Copy verbatim the part of the items that runs from their start through the line containing "4.20 meters", with both ends included, and leave the pictures out.

**********

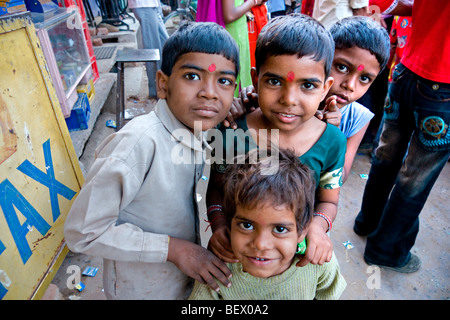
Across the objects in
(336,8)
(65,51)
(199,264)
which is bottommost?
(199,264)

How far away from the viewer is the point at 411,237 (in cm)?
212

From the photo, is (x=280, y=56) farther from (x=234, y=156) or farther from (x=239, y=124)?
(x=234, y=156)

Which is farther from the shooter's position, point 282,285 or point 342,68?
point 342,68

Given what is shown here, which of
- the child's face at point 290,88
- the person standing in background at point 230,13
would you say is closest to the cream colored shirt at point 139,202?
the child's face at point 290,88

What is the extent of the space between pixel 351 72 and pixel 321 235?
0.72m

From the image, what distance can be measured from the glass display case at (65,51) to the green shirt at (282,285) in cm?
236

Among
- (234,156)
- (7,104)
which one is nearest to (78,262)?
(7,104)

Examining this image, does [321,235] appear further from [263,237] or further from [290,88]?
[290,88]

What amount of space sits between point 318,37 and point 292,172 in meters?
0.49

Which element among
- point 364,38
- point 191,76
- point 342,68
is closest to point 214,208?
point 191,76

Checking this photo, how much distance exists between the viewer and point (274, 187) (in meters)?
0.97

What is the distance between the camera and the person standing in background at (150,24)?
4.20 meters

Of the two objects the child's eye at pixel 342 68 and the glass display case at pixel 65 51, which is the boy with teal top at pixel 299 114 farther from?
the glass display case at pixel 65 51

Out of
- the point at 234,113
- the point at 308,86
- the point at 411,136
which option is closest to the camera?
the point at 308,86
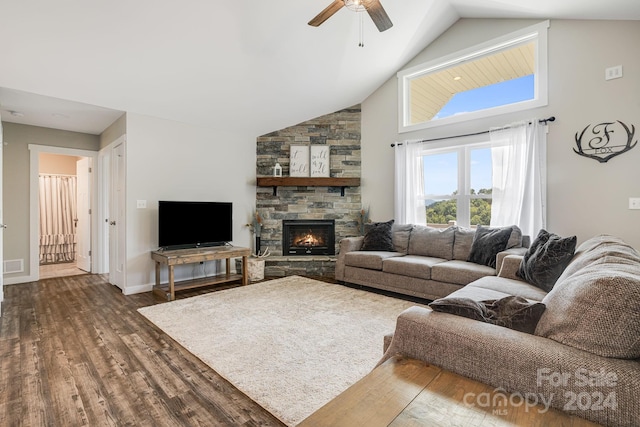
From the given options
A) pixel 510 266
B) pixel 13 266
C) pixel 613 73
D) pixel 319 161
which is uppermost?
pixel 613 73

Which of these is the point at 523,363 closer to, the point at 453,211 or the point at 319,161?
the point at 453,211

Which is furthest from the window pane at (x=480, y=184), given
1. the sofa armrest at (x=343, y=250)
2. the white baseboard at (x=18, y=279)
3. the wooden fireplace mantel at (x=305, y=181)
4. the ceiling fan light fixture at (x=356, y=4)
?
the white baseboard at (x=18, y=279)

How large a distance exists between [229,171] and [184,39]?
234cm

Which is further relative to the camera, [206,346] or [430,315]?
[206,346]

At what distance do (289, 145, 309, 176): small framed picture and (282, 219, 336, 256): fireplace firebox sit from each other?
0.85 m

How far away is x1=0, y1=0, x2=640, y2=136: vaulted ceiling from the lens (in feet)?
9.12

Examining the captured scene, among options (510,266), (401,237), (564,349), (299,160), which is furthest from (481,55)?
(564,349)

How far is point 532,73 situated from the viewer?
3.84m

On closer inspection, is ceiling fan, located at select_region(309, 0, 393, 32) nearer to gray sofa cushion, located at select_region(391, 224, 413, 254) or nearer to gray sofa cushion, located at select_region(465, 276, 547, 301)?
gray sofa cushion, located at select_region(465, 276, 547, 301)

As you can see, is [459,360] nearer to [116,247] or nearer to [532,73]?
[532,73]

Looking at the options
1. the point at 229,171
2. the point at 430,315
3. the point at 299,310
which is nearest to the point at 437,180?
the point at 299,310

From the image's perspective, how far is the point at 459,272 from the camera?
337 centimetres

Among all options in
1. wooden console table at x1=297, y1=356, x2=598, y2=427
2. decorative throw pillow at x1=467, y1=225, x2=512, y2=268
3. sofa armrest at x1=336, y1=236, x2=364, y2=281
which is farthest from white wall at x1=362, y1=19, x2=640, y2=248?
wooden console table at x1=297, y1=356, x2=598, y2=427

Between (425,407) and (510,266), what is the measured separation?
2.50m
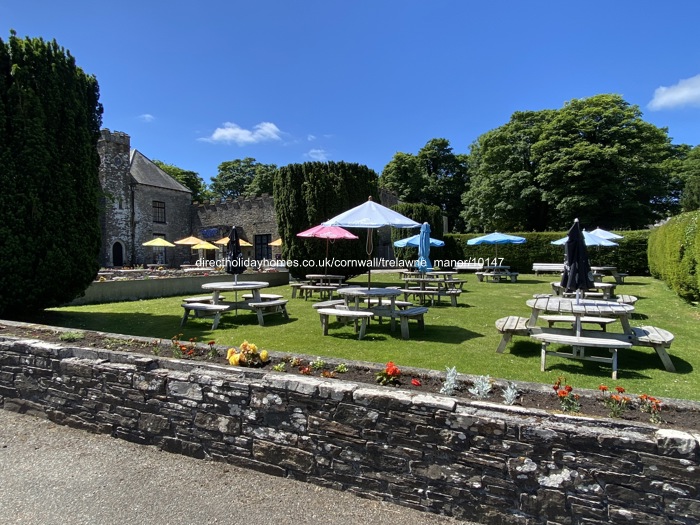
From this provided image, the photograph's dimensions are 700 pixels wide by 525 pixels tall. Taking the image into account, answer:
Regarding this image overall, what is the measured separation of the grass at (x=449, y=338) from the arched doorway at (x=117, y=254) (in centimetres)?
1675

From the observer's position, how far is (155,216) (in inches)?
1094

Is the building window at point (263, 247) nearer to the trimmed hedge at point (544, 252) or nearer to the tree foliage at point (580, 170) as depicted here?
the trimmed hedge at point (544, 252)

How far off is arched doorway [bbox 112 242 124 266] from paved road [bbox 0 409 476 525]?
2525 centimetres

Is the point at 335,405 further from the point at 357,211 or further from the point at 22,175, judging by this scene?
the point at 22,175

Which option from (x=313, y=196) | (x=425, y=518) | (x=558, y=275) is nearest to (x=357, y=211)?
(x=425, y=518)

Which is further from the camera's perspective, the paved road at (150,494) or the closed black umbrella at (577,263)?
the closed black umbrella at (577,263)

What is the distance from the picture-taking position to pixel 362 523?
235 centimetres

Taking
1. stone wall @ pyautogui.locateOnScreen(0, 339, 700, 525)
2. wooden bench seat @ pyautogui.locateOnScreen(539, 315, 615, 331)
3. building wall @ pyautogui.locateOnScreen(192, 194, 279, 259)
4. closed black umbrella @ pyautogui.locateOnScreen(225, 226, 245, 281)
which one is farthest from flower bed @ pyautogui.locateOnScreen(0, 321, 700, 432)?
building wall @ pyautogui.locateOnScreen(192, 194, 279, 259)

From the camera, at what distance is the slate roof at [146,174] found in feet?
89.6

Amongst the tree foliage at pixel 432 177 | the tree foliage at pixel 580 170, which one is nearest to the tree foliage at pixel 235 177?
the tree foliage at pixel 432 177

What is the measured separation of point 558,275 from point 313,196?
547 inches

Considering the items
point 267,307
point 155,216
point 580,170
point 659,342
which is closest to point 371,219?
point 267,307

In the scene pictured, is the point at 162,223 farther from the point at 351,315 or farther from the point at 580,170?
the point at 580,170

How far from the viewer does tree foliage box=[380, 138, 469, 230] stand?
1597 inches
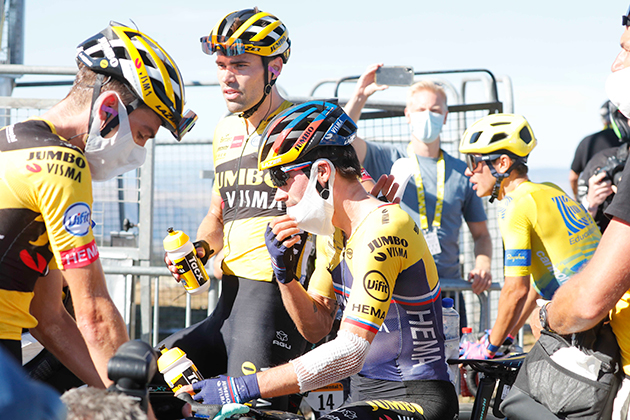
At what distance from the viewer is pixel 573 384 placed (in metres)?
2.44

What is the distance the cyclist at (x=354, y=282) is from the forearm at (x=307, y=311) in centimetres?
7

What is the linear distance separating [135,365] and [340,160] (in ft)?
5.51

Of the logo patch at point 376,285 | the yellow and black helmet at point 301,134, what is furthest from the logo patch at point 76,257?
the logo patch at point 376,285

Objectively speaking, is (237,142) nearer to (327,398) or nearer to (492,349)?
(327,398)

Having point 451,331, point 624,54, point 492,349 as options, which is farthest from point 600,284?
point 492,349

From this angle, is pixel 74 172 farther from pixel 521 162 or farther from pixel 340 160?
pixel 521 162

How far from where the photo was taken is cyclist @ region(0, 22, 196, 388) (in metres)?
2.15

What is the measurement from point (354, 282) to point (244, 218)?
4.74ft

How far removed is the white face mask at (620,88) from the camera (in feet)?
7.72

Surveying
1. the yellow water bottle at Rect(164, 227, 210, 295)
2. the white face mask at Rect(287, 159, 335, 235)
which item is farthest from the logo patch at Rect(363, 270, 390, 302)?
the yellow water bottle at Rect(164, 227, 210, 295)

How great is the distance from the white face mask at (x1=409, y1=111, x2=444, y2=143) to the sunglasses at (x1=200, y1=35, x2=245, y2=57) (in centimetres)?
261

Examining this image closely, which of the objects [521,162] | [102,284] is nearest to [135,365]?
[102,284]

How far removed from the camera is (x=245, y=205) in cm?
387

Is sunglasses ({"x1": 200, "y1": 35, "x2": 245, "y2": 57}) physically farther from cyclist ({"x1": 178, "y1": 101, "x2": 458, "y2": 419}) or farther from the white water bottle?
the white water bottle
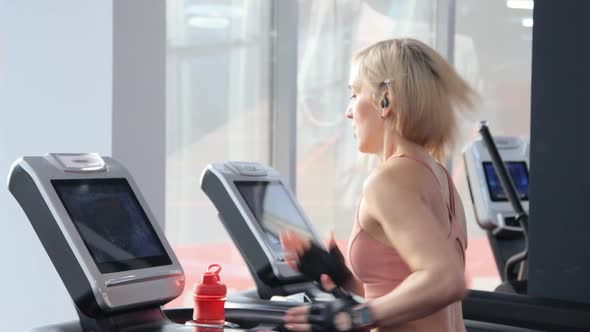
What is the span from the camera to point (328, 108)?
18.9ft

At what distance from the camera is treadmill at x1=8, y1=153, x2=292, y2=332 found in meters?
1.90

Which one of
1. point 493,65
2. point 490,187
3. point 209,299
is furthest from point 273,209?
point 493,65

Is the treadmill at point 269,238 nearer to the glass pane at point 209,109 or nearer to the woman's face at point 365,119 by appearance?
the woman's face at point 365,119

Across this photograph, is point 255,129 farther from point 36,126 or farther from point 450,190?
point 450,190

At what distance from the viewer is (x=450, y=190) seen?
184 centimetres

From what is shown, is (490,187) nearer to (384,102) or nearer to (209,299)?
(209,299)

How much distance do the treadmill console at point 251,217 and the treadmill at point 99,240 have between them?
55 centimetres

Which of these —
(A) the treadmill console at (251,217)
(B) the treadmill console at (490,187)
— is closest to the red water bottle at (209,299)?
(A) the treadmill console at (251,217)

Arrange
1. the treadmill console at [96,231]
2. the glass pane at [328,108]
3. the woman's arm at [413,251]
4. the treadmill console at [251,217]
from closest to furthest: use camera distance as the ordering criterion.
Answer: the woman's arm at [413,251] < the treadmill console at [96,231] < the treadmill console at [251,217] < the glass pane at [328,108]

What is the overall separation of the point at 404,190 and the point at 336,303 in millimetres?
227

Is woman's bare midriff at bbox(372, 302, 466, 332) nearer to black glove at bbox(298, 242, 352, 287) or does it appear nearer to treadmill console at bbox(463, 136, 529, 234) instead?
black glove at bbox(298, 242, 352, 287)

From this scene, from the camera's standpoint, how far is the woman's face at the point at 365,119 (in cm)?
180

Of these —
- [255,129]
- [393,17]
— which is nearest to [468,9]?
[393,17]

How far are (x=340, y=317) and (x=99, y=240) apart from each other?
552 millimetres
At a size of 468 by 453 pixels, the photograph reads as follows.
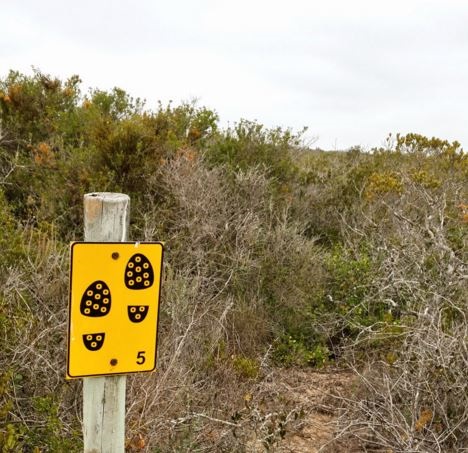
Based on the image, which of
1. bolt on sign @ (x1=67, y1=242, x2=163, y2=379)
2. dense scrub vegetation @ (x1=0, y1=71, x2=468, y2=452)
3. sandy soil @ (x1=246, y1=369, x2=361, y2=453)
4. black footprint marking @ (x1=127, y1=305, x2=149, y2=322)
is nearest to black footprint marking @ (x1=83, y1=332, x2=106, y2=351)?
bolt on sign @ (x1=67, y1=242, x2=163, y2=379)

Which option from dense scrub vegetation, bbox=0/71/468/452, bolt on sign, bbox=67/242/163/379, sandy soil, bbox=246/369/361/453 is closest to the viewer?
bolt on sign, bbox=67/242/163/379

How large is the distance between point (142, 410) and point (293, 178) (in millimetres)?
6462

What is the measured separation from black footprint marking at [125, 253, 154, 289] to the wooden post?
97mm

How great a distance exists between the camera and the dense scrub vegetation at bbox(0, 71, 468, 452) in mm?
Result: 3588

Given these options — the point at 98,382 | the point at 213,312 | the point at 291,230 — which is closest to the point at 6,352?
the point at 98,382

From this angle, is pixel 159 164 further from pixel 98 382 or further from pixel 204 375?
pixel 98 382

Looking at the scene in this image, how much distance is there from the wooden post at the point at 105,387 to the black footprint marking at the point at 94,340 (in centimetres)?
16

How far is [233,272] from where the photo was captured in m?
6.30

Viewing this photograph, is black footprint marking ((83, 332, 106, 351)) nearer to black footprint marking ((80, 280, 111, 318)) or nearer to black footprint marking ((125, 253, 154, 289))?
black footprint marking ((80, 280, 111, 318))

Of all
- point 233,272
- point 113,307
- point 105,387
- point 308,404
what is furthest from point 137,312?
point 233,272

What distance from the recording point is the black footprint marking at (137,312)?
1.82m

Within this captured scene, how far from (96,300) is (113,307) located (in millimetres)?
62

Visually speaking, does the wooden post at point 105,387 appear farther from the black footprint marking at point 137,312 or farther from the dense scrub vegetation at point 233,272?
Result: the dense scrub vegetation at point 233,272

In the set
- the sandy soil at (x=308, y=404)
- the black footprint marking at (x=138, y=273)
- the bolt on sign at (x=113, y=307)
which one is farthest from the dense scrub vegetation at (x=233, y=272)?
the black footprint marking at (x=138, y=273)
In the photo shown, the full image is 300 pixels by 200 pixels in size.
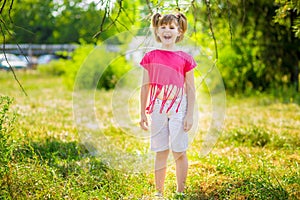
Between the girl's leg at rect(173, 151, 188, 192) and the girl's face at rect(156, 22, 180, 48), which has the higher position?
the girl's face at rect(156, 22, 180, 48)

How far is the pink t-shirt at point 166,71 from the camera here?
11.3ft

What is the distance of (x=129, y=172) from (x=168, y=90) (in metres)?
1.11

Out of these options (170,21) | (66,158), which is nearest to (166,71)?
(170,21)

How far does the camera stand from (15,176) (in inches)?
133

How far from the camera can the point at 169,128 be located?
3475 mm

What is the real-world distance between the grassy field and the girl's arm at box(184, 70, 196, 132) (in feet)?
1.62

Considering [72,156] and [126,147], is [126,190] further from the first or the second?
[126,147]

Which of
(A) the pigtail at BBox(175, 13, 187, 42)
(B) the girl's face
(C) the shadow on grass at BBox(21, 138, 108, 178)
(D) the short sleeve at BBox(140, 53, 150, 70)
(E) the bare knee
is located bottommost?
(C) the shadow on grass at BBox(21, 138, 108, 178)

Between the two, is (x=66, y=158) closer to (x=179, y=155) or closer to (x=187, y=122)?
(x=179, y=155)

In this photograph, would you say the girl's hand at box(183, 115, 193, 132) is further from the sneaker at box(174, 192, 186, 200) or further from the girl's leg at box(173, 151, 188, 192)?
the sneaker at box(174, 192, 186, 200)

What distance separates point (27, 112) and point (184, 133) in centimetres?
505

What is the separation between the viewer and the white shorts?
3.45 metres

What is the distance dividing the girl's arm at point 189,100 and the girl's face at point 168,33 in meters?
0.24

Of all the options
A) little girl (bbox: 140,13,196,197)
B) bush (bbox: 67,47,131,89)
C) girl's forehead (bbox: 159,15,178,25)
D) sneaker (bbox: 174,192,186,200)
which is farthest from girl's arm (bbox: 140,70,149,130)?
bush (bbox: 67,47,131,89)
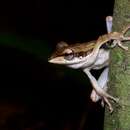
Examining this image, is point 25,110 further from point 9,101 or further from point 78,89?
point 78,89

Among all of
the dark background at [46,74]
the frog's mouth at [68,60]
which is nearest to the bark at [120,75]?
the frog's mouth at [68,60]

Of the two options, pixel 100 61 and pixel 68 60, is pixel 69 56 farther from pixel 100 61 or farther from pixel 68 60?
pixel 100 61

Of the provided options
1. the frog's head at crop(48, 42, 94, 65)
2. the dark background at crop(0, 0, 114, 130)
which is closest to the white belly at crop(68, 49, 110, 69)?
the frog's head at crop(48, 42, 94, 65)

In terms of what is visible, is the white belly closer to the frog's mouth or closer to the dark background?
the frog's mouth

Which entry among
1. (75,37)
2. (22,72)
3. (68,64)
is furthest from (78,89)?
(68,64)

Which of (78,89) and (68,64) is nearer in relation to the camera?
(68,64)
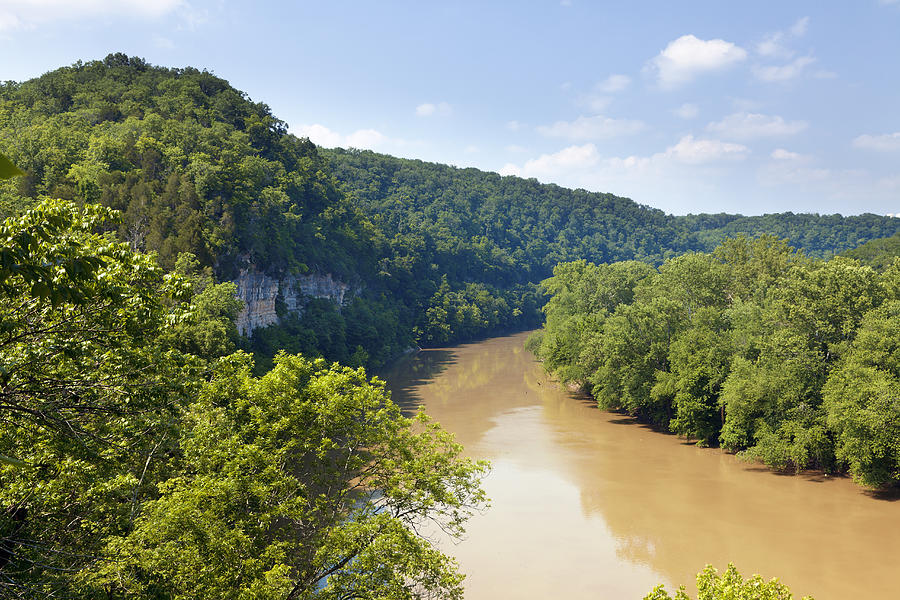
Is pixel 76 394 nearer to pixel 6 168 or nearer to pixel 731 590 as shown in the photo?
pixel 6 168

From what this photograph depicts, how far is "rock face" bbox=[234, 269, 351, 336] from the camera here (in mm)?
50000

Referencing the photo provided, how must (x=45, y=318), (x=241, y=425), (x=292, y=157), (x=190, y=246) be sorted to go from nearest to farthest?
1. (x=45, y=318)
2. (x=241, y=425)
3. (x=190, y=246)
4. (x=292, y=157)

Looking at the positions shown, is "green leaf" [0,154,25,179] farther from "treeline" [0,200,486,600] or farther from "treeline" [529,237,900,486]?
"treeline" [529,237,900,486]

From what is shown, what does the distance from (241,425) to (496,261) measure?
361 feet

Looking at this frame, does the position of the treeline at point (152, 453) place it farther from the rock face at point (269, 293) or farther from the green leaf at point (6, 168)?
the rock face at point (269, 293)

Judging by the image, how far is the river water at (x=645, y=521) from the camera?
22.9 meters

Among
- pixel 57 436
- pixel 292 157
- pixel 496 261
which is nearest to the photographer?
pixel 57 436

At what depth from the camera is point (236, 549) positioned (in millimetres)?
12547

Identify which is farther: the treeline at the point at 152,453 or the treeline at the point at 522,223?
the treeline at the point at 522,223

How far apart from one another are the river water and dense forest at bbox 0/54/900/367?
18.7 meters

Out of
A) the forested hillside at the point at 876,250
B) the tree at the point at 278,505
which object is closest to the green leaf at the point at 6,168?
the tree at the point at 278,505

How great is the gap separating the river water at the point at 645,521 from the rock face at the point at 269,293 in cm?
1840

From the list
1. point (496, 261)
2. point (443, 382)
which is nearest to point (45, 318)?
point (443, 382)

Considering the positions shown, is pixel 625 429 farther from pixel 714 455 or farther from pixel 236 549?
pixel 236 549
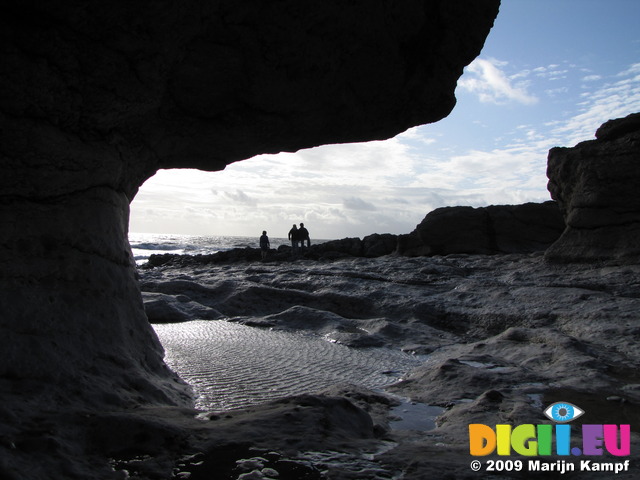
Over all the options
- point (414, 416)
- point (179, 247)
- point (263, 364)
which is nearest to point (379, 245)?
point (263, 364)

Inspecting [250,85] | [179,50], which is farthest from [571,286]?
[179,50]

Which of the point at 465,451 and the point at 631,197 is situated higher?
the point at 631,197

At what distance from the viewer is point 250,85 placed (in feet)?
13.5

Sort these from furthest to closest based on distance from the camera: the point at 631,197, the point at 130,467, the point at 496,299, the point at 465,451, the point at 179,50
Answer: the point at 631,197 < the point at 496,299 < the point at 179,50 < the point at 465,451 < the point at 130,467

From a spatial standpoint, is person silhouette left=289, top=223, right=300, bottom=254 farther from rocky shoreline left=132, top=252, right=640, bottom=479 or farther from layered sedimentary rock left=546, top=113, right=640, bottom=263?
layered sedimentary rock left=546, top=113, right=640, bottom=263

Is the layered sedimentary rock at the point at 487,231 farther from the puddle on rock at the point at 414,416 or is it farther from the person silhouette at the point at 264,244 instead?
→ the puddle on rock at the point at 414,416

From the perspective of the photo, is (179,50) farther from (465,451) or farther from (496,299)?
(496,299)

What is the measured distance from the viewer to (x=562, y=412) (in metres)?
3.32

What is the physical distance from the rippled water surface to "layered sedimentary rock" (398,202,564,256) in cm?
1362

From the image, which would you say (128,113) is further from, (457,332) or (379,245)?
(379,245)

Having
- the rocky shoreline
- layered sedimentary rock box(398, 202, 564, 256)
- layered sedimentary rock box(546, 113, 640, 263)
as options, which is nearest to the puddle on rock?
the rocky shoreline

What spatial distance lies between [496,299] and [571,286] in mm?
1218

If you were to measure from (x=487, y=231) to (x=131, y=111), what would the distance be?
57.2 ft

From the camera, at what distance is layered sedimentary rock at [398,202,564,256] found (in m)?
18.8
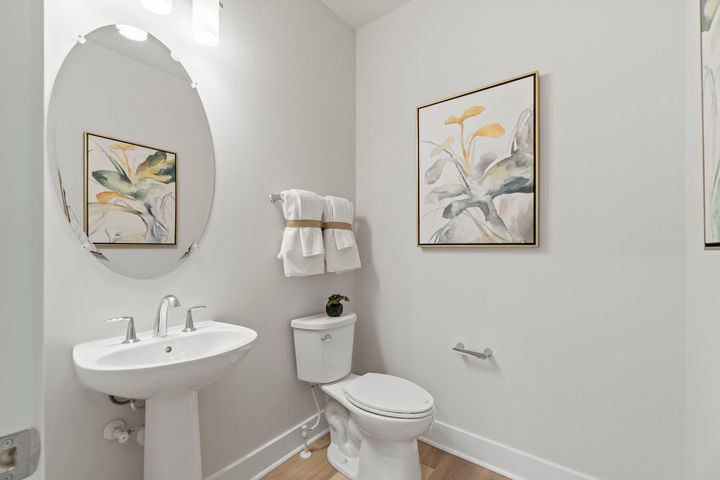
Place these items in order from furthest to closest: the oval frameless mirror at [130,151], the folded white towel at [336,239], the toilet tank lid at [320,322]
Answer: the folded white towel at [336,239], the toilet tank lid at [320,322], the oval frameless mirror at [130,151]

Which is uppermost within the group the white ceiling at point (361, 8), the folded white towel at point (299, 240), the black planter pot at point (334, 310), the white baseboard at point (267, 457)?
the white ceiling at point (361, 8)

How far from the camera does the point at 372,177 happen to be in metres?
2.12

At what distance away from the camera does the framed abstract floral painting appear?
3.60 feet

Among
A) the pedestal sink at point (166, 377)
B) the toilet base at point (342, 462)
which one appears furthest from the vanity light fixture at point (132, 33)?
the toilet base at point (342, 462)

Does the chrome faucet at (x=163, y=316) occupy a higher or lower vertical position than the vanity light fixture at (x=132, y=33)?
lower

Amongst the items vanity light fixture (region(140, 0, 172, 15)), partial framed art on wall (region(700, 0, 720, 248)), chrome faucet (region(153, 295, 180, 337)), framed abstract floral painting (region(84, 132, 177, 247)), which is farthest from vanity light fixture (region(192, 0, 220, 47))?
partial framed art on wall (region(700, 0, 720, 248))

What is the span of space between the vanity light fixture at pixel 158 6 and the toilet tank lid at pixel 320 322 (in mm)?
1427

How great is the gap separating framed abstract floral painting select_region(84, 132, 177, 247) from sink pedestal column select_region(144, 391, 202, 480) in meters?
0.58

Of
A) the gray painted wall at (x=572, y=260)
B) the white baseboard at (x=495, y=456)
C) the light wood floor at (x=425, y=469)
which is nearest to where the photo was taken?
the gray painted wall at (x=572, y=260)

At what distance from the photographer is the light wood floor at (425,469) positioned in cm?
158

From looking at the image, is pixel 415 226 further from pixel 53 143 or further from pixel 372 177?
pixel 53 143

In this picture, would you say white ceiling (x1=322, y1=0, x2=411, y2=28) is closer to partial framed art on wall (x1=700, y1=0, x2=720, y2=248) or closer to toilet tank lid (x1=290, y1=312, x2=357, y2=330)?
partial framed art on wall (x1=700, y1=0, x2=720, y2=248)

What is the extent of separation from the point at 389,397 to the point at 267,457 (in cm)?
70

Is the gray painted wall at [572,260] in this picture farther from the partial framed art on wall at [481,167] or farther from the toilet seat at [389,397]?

**********

Reply to the exercise:
Across the objects in
(336,8)
(65,51)
(199,264)
which is bottommost?
(199,264)

How far away from the viewer is the point at 411,237 (in cm)?
212

From the photo, is (x=280, y=56) farther from (x=234, y=156) or farther from (x=239, y=124)?
(x=234, y=156)

Which is farther from the shooter's position, point 282,285 or point 342,68?
point 342,68

Given what is shown here, which of
- the child's face at point 290,88
- the person standing in background at point 230,13
would you say is closest to the cream colored shirt at point 139,202?
the child's face at point 290,88

What is the extent of the space between pixel 351 72 and pixel 321 235?
0.72m

From the image, what distance can be measured from the glass display case at (65,51) to the green shirt at (282,285) in cm?
236

Among
- (234,156)
- (7,104)
which one is nearest to (78,262)?
(7,104)

Examining this image, does [321,235] appear further from [263,237] or further from [290,88]?
[290,88]

What amount of space sits between point 318,37 and point 292,172 in meters?
0.49

Which element among
- point 364,38
- point 191,76
- point 342,68
is closest to point 214,208?
point 191,76

Checking this photo, how much distance exists between the viewer and point (274, 187) (in meters)?
0.97

What is the distance between the camera and the person standing in background at (150,24)?
4.20 meters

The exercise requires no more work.